The way to break the plateau then is to:
1. Re-stimulate metabolism and re-set fat-burning and starvation hormones (if necessary)
2. Re-establish the deficit.
3. Keep after it! (persistence, persistence, persistence)
Before you think about what strategies you’ll use to re-establish the calorie deficit, there’s one thing you might want to do first. If you’ve been dieting a long time, give your body a short break from all the calorie restriction. Raise your calories to maintenance level for at least one week and up as long as two weeks if you were seriously depleted.
During this diet break, you’re obviously not going to lose fat, and you might even gain a little scale weight from water and glycogen. You have to be okay with that and think of it as one step back for two steps forward.
A week or two at maintenance calories has mental and physical benefits. It gives your body a physiological break from the stress of dieting, which makes it easier to stick with your nutrition plan when you go back to it. The diet break also resets the “starvation hormones” and stimulates your metabolism.
Then, when you go back to the calorie deficit, your body starts responding again like it’s supposed to and you can make that final push to a six-pack abs level of leanness.
Another strategy you could use is carb cycling, where you take one or two higher calorie “reseed” days every week. The refeeds only last one day, but they can make dieting more tolerable, help improve muscle retention and help reduce the odds of hitting another plateau.
Because so many people underestimate how much they eat, if you hit a plateau, you should start tracking your food intake. Work off a meal plan on paper, with the calories and macronutrients subtotaled for each meal and totaled for the day. Then weigh or measure your food portions to be sure you are hitting your daily calorie and macro goals.
You may have been told many times by a lot of different experts that you don’t have to count calories to lose weight and you may even know people who lost weight simply by estimating portion sizes. That’s fine if you’re successfully losing fat, but if you’re stuck at a plateau, I consider it mandatory to stop guessing and start getting serious about doing your nutrition by the numbers.
The Best Ways To Re-establish Your Calorie Deficit
Once you’re tracking everything you’re eating, so you’re sure about your compliance to the correct calorie intake, then if you’re still stuck or you hit a plateau again later on, what you need to do is re-establish you calorie deficit. In other words, you need to eat less, burn more or a little bit of both.

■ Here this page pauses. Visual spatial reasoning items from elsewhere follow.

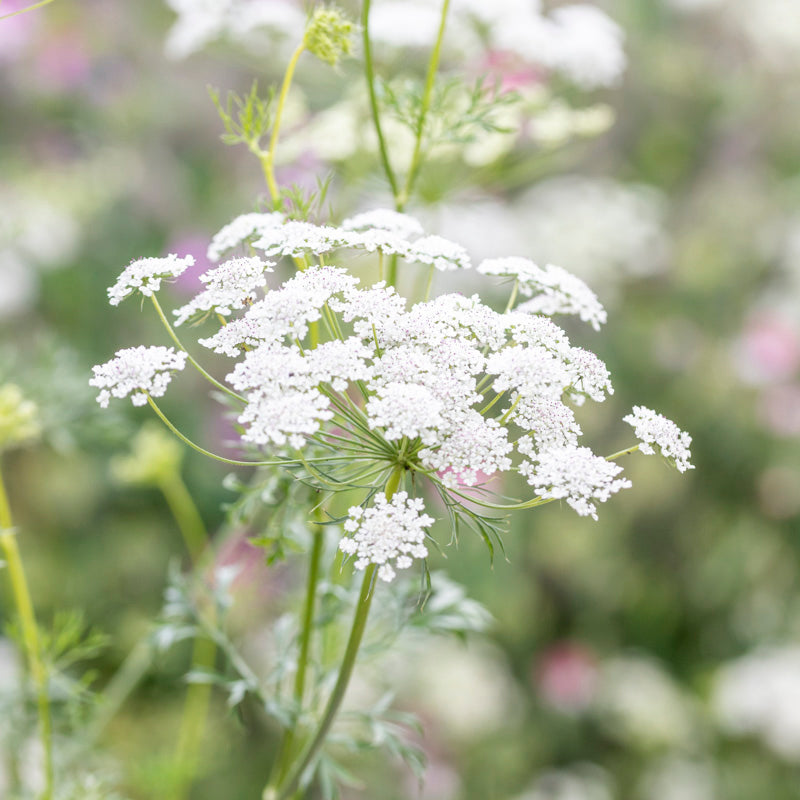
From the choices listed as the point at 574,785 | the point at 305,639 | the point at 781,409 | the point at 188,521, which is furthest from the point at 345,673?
the point at 781,409

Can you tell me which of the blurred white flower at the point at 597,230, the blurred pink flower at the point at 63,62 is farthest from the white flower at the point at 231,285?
the blurred pink flower at the point at 63,62

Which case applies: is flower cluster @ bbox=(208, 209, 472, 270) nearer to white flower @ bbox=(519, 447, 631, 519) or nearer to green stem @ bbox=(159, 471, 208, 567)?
white flower @ bbox=(519, 447, 631, 519)

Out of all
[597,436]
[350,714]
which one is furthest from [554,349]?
[597,436]

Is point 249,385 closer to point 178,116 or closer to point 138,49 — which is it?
point 178,116

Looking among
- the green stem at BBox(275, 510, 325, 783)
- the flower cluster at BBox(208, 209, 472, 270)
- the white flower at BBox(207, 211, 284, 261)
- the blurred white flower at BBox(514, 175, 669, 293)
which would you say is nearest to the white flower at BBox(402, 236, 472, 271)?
the flower cluster at BBox(208, 209, 472, 270)

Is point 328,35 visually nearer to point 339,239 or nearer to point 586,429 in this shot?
point 339,239
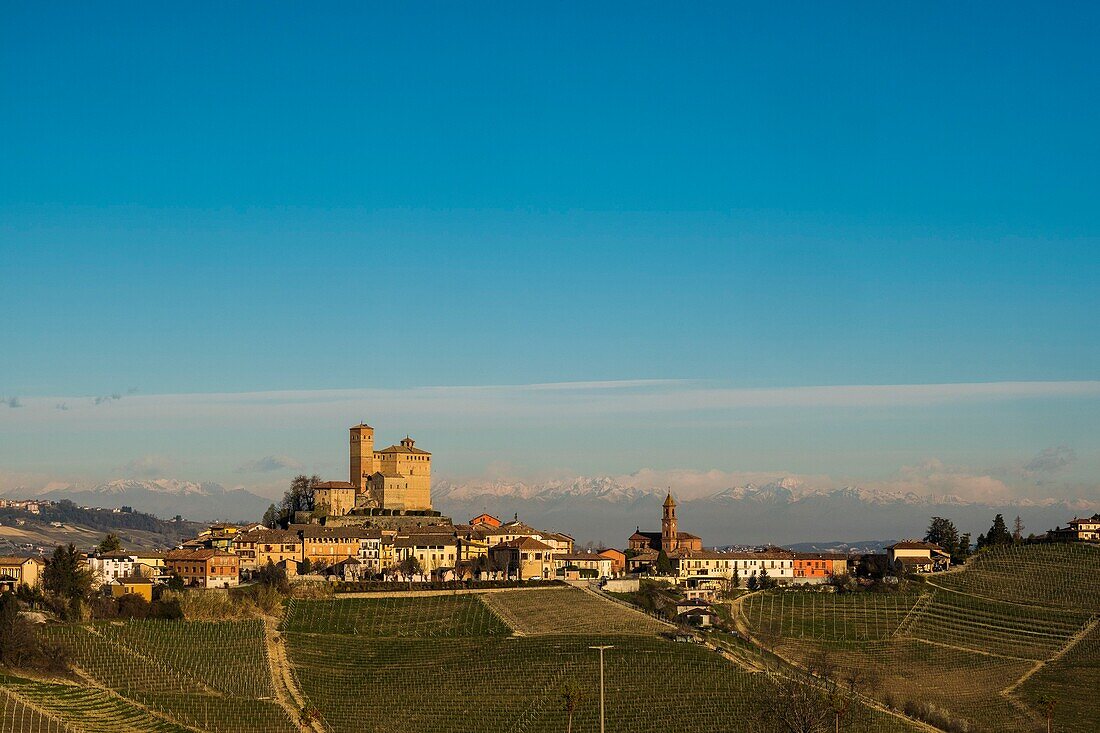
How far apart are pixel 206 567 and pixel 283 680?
1193 inches

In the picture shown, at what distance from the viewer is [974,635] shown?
11762 centimetres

You can work on the nutrition side (calories in) by reducing your food portion sizes and choosing less calorie-dense food types. Or you can use the exercise side (calories out) by increasing training volume. You have many choices on the training side.
You can increase your cardio duration (burn more calories by working out longer) or increase your cardio frequency (burn more calories by working out more often). You can also increase the intensity of your cardio so you burn more calories in the same time you’re already spending (a good strategy for busy people). That’s three different strategies for cardio alone (duration, frequency and intensity).

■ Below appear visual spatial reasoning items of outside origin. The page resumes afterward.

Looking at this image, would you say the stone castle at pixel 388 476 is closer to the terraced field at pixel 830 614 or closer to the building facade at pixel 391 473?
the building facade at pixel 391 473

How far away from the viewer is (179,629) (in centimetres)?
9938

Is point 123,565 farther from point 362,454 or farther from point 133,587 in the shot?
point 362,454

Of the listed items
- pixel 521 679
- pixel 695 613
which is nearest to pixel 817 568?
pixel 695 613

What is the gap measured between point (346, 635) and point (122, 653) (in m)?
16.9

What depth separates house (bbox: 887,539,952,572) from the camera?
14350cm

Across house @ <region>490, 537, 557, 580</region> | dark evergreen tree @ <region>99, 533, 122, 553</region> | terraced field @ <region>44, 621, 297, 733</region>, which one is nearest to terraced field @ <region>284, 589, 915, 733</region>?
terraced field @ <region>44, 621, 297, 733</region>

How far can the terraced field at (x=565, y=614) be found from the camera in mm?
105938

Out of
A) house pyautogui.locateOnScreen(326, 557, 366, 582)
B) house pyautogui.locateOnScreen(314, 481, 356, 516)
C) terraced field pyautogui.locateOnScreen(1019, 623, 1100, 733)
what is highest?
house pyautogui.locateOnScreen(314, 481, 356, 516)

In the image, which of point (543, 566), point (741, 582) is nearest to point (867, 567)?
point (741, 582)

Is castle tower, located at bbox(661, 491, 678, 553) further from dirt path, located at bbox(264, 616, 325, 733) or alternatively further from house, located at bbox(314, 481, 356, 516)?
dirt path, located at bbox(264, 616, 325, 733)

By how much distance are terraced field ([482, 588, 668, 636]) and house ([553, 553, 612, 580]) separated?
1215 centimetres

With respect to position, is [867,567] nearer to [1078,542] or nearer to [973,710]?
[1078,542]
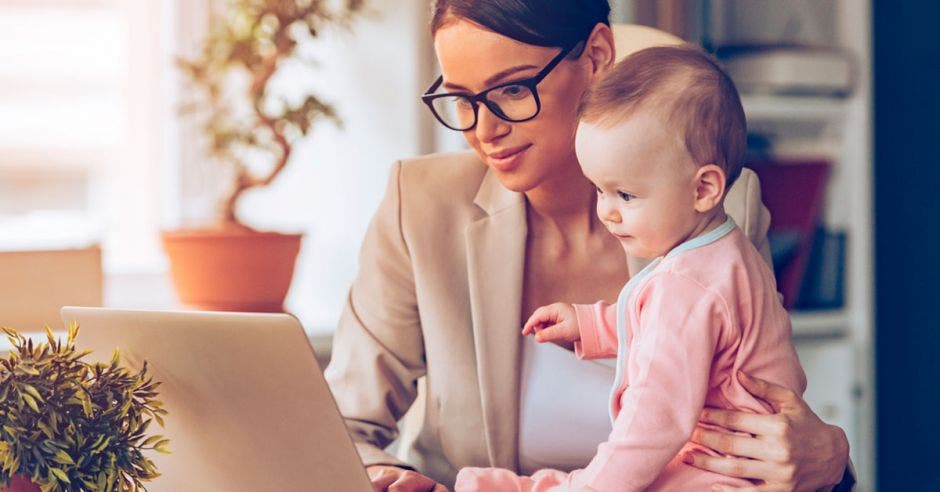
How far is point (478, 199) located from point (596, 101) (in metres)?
0.49

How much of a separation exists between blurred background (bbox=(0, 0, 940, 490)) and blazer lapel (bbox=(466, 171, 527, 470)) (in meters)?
0.99

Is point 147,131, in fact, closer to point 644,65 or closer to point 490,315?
point 490,315

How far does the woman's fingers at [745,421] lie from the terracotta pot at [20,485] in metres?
0.60

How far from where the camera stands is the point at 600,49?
1354mm

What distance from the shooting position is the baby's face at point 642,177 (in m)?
1.04

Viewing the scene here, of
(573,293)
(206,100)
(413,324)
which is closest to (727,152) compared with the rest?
(573,293)

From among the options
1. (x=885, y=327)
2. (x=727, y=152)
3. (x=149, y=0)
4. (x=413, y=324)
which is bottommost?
(x=885, y=327)

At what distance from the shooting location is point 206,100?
8.14ft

If your weight training has been low in volume or frequency, you can do more weight training as well. A three day a week program can be expanded to four or five, sets and exercises can be added, more metabolically-demanding exercises can be used and intensification techniques can be added.

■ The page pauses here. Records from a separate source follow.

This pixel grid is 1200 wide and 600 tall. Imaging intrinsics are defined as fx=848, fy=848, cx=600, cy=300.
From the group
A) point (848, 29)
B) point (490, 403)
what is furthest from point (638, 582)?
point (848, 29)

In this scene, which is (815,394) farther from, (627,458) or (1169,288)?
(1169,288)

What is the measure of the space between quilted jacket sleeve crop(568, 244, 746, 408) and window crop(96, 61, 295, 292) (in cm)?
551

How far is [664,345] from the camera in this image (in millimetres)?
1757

The whole idea is simply to expend more calories (and stimulate your metabolism) or pull back your calorie intake, which re-establishes or increases your calorie deficit.
You could make one change at a time like adding an extra day of cardio, or make multiple changes all at once, like increasing both cardio frequency and intensity, plus reducing portion sizes at the same time.
Which strategies you choose depends on what makes the most sense given your current situation. And always remember that there are two sides to the energy balance equation, not one. There’s more than one way to break a fat loss plateau.